There are many examples of companies that faced public embarrassment and shareholder outrage at the size of severance payments that they were required to make to CEOs who departed due to poor performance.  Robert Nardelli at Home Depot and Stanley O’Neal at Merrill Lynch were terminated without cause and therefore entitled to their previously negotiated severance agreements.  However, it was clear that their terminations were a result of poor results, and their enormous severance - about $210million for Nardelli and $160 for O’Neal - were poorly received by all stakeholders and harmed the credibility of the Board.
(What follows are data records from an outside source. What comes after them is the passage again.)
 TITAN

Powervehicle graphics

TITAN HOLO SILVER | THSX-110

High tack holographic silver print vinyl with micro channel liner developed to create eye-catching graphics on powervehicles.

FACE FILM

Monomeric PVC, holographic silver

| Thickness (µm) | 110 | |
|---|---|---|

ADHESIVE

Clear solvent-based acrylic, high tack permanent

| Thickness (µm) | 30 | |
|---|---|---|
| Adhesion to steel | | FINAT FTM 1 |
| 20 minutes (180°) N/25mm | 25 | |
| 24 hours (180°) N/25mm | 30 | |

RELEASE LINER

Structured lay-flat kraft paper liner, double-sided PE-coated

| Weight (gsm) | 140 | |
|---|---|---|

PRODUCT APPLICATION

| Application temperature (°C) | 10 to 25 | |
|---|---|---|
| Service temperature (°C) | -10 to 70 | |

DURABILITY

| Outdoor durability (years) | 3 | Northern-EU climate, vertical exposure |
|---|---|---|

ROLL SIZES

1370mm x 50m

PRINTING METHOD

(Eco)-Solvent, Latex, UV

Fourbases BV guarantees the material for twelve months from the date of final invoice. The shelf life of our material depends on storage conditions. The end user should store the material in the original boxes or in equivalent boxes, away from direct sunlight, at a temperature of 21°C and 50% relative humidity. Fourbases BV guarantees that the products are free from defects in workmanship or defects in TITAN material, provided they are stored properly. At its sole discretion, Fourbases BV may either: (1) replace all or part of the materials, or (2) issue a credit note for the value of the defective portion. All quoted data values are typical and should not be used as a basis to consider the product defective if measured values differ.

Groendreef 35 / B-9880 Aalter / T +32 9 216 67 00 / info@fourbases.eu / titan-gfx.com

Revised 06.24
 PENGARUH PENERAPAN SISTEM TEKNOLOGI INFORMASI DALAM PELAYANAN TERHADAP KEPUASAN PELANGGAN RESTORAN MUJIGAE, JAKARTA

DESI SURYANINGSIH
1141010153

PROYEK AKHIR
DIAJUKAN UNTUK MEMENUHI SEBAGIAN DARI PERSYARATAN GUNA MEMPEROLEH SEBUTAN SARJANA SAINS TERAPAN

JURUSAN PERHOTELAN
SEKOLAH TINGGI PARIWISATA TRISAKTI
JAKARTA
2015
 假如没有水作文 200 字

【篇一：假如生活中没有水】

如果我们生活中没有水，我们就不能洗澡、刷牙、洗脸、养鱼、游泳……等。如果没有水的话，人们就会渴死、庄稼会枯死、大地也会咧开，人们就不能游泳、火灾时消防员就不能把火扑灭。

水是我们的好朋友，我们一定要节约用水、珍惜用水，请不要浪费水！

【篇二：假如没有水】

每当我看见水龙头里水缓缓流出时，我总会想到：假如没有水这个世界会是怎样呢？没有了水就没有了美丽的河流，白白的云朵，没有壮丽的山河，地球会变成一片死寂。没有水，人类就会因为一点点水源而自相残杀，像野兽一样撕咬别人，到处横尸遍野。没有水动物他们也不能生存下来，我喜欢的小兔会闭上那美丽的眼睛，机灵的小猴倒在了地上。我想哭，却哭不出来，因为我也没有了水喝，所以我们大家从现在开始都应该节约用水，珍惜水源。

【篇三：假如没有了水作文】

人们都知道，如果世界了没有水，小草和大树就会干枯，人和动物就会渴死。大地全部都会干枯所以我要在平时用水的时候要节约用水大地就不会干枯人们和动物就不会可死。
While the majority of both large and small companies have guaranteed severance agreements with their CEOs, we note that a significant number do NOT offer guaranteed severance:  32% of large- and 40% of small companies fall into this category.  Many of these companies explicitly state that they do not offer any kind of employment agreement, including severance packages, because they want employment to be at-will.  Lowe’s goes as far to state the following:  “The Company’s historical practices of not having employment agreements with its officers demonstrate the Board’s commitment to protecting shareholder value by attracting and retaining skilled executives without providing excessive severance packages.”


With the limited business rationale and substantial downside, why do 60%+ of public companies offer guaranteed severance to their long-serving CEOs?  In many instances, companies are trapped into evergreen contracts signed at the date of hire that trigger a separation payment merely if the contract is terminated even if the CEO remains employed.  In the other cases, maintaining guaranteed severance for long-term CEOs is the result of inertia, a desire to avoid “rocking the boat” or, ironically, to avoid sending a message of no-confidence to the CEO.

A guaranteed severance agreement is often necessary and crucial with a new CEO.  In those cases, however, companies should perhaps look to follow the lead of Ford Motor and have those agreements phase out over time:  Ford’s employment agreement with CEO Alan Mulally goes away after five year of employment.   After five years, severance, even very generous severance, may very well make sense to financially assist the CEO as he transitions to a future role and to avoid any litigation.  We suggest, however, that the appropriateness and magnitude of these payments are best determined by the Board at the time of separation based on the prevailing circumstances.